Nichts braucht das Land dringender als eine moderne Sozialdemokratie
Für die SPÖ läuft es derzeit nicht gerade nach Plan: Sie hat die Europawahlen verloren, auf Bundesebene das schlechteste Ergebnis ihrer Geschichte eingefahren, liegt in sechs von neun Bundesländern hinter der FPÖ und hat nach Niederösterreich nun auch noch auf Bundesebene den Sprung auf die Regierungsbank verpasst. Womit rote Kernforderungen (wie die Einführung von Vermögen- und Erbschaftssteuern, einer Bankenabgabe oder progressiver Unternehmenssteuern) von der Umsetzung weiter entfernt sind als vor der Nationalratswahl.

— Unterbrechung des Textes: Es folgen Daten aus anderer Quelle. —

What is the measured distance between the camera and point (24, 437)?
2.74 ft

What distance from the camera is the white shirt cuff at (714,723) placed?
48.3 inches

Dafür bekommt das Land mit Herbert Kickl erstmals in der Geschichte der Zweiten Republik voraussichtlich einen blauen Regierungschef. Und damit einen Kanzler jener Partei, die die SPÖ seit Jahrzehnten vom Wiener Ballhausplatz fernzuhalten verspricht. Das sieht nicht nur nach einem strategischen Super-GAU aus, es ist auch einer.
Irgendwas läuft also ordentlich schief in den Reihen der Sozialdemokraten. Deren Parteichef weiß auch schon, was: „Das Problem liegt bei der ÖVP“, wie der glücklose SPÖ-Vorsitzende Andreas Babler in einem profil-Interview vergangene Woche erklärte. Parteinahe Blogger und Institutionen sehen das nicht ganz so eindimensional, sie wittern eine neoliberale Verschwörung, zumal die Neos den Verhandlungstisch „mutwillig“ verlassen hätten. Diese Art der Analyse nimmt schon fast tragische Züge an. Haben wir es doch mit einer großen Partei zu tun, die dieses Land geprägt hat wie kaum eine andere. Die viel für die Chancengleichheit getan hat, die soziale Absicherung breiter Bevölkerungsschichten vorangetrieben und das Land einst gesellschaftspolitisch modernisiert und geöffnet hat. Und die heute mit zitternden Zeigefingern und bebenden Lippen auf die politischen Mitbewerber zeigt, die sich nicht nur gruß-, sondern auch grundlos aus der Sandkiste entfernt hätten. Man kann das Salz der Tränen, die an den Wangen des Parteivorsitzenden runterkullern, förmlich schmecken.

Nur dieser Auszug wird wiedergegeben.